I stopped about halfway down the first page. I wrote a quick email to Jason.

“I’ll do a lot of things for this job. But I’m not going to spend hours reading the damn comments.”

I paged through the rest of what they sent me. A poor recollection of a threatening call they’d gotten at a show in southern Maryland. No details to work with, just the hourly worker who’d picked up the phone at company HQ recalling someone had said they didn’t want to see Grant performing that character again, and that there’d be trouble if he did.

I made a note on the file: ask for audio. No way of knowing if they had it, but it couldn’t hurt to ask.

That was it. That was all I had to go on. I summarized my findings in an email to my boss and thought about the upcoming week, and my least favorite holiday.

For me, Thanksgiving was beneath Earth Day, Arbor Day, Flag Day, and goddamned Garbage Ape Day if they ever declared one.

The following Saturday, now that was a day I cared about. That was a day I could spend with people I enjoyed seeing. And lately things had been going too well, and I’d been in too good a mood to deal with it.

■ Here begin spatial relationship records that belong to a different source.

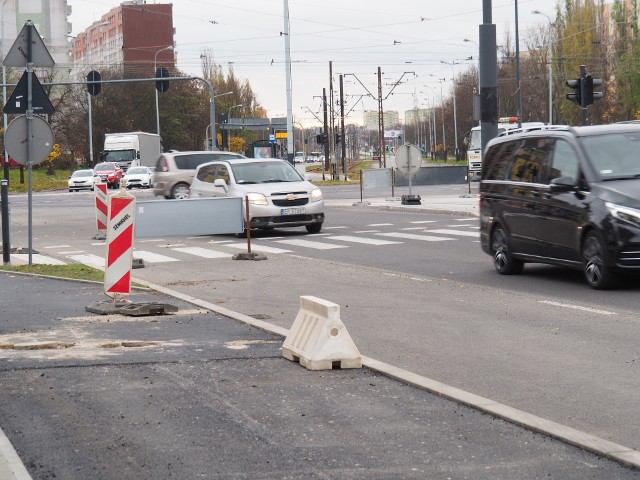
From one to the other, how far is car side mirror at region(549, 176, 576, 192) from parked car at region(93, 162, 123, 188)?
55710 millimetres

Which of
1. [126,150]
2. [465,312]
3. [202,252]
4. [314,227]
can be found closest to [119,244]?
[465,312]

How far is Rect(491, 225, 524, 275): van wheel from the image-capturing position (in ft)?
55.6

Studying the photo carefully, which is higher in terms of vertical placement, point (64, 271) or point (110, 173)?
point (110, 173)

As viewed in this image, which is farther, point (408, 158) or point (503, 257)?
point (408, 158)

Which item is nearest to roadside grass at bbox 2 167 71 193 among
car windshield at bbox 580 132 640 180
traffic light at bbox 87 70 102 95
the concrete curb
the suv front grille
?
traffic light at bbox 87 70 102 95

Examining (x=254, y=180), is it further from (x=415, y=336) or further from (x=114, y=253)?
(x=415, y=336)

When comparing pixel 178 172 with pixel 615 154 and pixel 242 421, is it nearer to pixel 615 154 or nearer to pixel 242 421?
pixel 615 154

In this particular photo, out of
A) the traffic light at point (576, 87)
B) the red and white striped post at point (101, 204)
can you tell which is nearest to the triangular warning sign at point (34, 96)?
the red and white striped post at point (101, 204)

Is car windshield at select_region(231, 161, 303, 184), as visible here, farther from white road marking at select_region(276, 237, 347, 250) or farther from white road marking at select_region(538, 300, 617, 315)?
white road marking at select_region(538, 300, 617, 315)

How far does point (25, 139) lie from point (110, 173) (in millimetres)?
52749

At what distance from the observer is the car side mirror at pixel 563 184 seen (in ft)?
49.5

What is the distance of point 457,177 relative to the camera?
6103cm

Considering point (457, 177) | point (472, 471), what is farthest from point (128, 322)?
point (457, 177)

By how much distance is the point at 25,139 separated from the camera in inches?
738
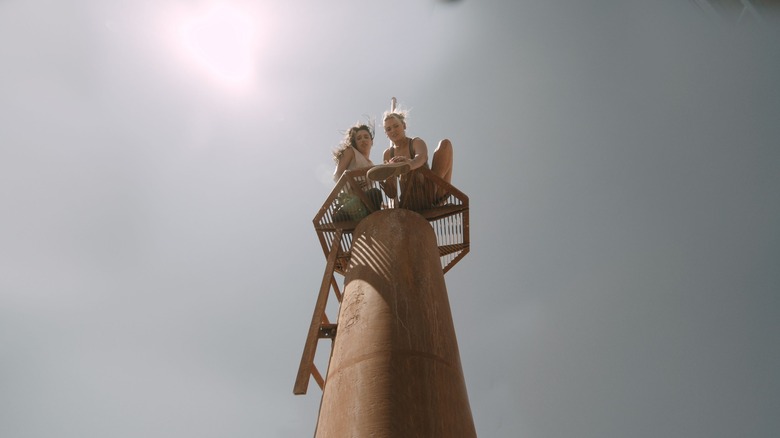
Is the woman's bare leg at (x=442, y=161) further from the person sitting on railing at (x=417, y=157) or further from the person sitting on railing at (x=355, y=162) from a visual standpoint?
the person sitting on railing at (x=355, y=162)

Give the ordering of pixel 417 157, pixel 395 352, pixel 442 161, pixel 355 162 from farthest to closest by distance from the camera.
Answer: pixel 355 162 < pixel 442 161 < pixel 417 157 < pixel 395 352

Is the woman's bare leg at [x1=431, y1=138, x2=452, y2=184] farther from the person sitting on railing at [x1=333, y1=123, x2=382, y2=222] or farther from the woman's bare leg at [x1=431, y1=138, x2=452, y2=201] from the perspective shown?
the person sitting on railing at [x1=333, y1=123, x2=382, y2=222]

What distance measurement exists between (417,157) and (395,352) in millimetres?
3551

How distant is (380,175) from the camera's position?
6098mm

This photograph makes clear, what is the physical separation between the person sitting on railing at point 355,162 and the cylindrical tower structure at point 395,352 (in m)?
1.17

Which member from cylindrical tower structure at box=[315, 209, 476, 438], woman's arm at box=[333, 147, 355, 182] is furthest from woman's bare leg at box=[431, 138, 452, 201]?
cylindrical tower structure at box=[315, 209, 476, 438]

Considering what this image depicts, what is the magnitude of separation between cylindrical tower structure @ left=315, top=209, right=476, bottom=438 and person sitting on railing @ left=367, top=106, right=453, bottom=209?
3.86 ft

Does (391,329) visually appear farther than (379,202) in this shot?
No

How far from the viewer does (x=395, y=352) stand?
439 centimetres

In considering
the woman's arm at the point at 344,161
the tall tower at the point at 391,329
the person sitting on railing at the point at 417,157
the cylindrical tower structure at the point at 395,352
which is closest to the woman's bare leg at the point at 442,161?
the person sitting on railing at the point at 417,157

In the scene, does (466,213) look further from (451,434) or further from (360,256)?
(451,434)

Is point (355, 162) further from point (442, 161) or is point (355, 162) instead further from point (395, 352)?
point (395, 352)

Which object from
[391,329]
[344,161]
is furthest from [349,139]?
[391,329]

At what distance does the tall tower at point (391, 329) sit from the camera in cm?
392
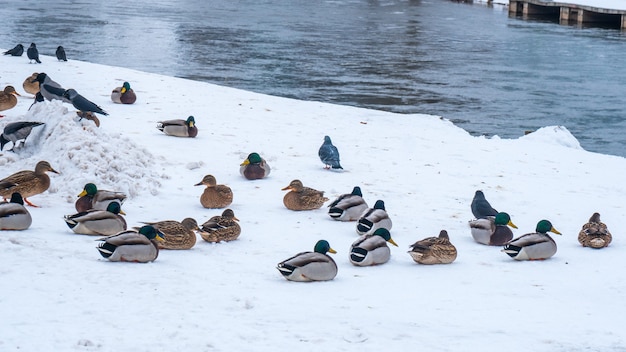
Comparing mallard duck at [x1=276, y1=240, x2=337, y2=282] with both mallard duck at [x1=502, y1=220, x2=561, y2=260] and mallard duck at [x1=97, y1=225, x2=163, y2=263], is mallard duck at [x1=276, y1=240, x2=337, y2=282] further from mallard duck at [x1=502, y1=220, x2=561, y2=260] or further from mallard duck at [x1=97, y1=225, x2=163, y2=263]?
mallard duck at [x1=502, y1=220, x2=561, y2=260]

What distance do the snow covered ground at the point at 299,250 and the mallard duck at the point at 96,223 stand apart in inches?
4.4

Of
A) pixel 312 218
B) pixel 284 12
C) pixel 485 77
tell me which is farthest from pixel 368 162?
pixel 284 12

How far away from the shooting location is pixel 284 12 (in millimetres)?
39906

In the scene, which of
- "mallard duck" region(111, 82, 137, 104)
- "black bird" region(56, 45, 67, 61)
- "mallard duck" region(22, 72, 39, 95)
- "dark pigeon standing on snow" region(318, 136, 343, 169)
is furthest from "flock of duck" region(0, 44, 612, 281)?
"black bird" region(56, 45, 67, 61)

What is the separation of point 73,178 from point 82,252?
1902mm

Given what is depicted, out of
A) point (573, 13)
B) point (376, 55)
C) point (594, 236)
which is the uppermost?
point (594, 236)

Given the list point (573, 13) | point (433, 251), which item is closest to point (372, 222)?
point (433, 251)

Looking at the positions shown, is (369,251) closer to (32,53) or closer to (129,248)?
(129,248)

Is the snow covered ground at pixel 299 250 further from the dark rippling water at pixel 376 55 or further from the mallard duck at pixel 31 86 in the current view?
the dark rippling water at pixel 376 55

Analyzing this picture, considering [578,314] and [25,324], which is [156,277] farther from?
[578,314]

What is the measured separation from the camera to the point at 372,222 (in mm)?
8383

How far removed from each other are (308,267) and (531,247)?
2215 mm

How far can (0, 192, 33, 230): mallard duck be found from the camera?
7367 millimetres

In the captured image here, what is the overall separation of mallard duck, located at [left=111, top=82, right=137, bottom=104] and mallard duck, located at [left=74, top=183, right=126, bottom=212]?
220 inches
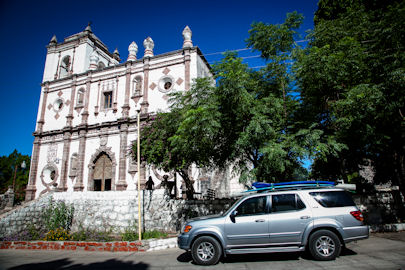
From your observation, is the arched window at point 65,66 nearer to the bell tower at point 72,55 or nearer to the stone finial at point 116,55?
the bell tower at point 72,55

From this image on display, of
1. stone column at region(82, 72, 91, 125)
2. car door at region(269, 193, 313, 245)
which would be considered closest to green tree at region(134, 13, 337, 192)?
car door at region(269, 193, 313, 245)

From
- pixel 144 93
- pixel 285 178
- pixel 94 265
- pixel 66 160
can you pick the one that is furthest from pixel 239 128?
pixel 66 160

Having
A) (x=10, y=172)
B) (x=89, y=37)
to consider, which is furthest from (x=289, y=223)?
(x=10, y=172)

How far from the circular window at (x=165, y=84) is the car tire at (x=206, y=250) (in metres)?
15.7

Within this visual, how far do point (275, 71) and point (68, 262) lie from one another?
9.85 meters

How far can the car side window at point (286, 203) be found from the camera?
5.41 meters

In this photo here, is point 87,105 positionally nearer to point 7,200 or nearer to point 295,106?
point 7,200

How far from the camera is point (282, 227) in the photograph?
520 cm

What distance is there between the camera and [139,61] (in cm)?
2100

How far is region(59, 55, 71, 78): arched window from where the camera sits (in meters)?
25.2

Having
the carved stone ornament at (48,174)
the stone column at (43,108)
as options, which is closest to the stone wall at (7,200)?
the carved stone ornament at (48,174)

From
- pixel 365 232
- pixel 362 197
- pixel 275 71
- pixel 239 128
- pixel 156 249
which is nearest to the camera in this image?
pixel 365 232

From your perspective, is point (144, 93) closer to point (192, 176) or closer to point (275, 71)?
point (192, 176)

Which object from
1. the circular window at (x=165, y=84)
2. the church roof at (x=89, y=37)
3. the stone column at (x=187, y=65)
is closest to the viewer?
the stone column at (x=187, y=65)
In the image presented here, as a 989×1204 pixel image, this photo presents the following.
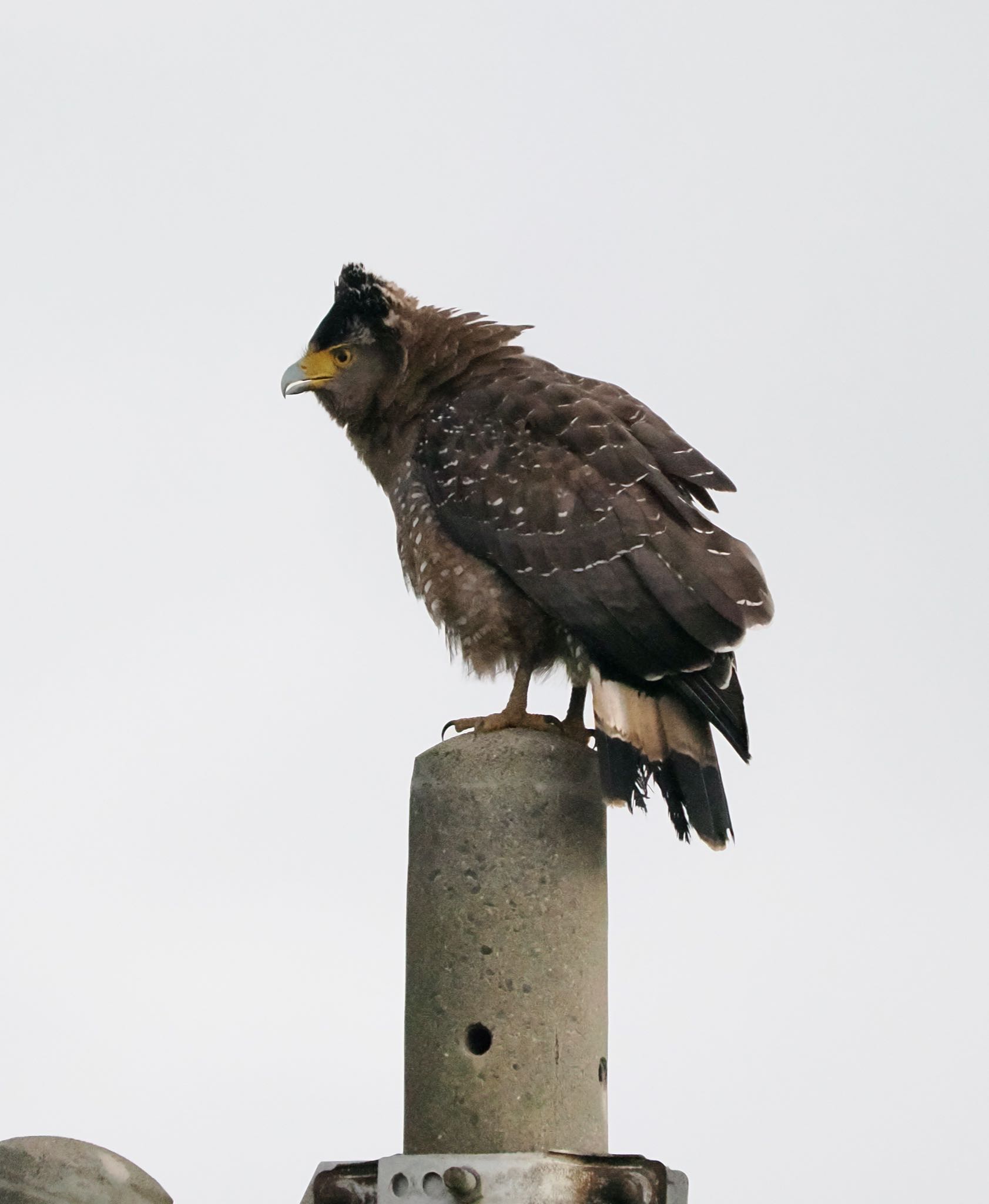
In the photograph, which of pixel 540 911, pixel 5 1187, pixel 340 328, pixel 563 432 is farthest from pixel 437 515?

I made the executive decision to skip it entirely, and I passed the next day ignoring any and call phone calls. Since none were from Gen, Dani, or Jason, I spent the entire day cleaning the boat, making sure it was winterized, and thinking about Saturday.

For my own personal Thanksgiving dinner, I had a third of a bottle of Wigle bourbon and about half a jar of Wild Friends Pumpkin Spice Peanut Butter, which seemed the most seasonally appropriate thing in my cupboard.